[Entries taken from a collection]
══════════
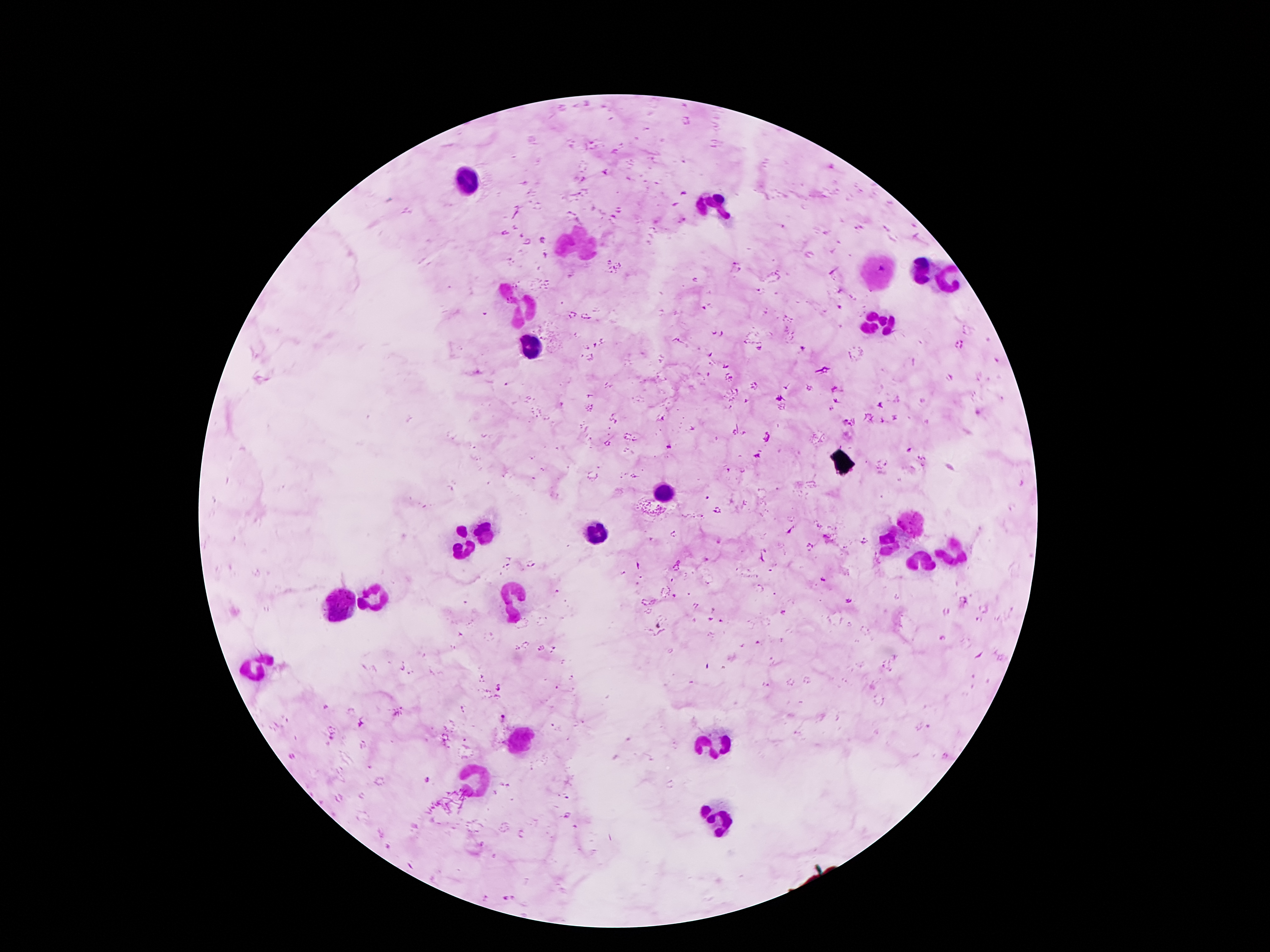

Approximate object centers, in pixels from the top-left corner.
Summary:
  - Plasmodium parasite locations: (x=736, y=260), (x=845, y=421), (x=850, y=425), (x=669, y=447), (x=707, y=497), (x=823, y=580), (x=504, y=717), (x=428, y=780), (x=567, y=815)
  - Leukocyte locations: (x=463, y=179), (x=714, y=208), (x=580, y=247), (x=921, y=270), (x=878, y=272), (x=949, y=277), (x=521, y=304), (x=880, y=324), (x=533, y=349), (x=662, y=490), (x=912, y=526), (x=485, y=529), (x=597, y=533), (x=891, y=542), (x=460, y=545), (x=953, y=554), (x=919, y=561), (x=372, y=597), (x=515, y=599), (x=340, y=606), (x=256, y=669), (x=521, y=736), (x=717, y=738), (x=480, y=779), (x=721, y=820)
  - Field of view: single
  - Magnification: 100x
  - Preparation: thick blood smear
  - Image size: 1270×952 pixels
  - Capture: smartphone camera through the microscope eyepiece
  - Stain: Giemsa
  - Patient malaria status: infected with Plasmodium falciparum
══════════
*Task prompt:*
Exact copy, no pictures: reproduce every record as it stands.

*Solution to the exercise:*
Approximate object centers, in pixels from the top-left corner.
Summary:
  - Plasmodium parasite locations: (x=736, y=260), (x=845, y=421), (x=850, y=425), (x=669, y=447), (x=707, y=497), (x=823, y=580), (x=504, y=717), (x=428, y=780), (x=567, y=815)
  - Leukocyte locations: (x=463, y=179), (x=714, y=208), (x=580, y=247), (x=921, y=270), (x=878, y=272), (x=949, y=277), (x=521, y=304), (x=880, y=324), (x=533, y=349), (x=662, y=490), (x=912, y=526), (x=485, y=529), (x=597, y=533), (x=891, y=542), (x=460, y=545), (x=953, y=554), (x=919, y=561), (x=372, y=597), (x=515, y=599), (x=340, y=606), (x=256, y=669), (x=521, y=736), (x=717, y=738), (x=480, y=779), (x=721, y=820)
  - Field of view: single
  - Magnification: 100x
  - Preparation: thick blood smear
  - Image size: 1270×952 pixels
  - Capture: smartphone camera through the microscope eyepiece
  - Stain: Giemsa
  - Patient malaria status: infected with Plasmodium falciparum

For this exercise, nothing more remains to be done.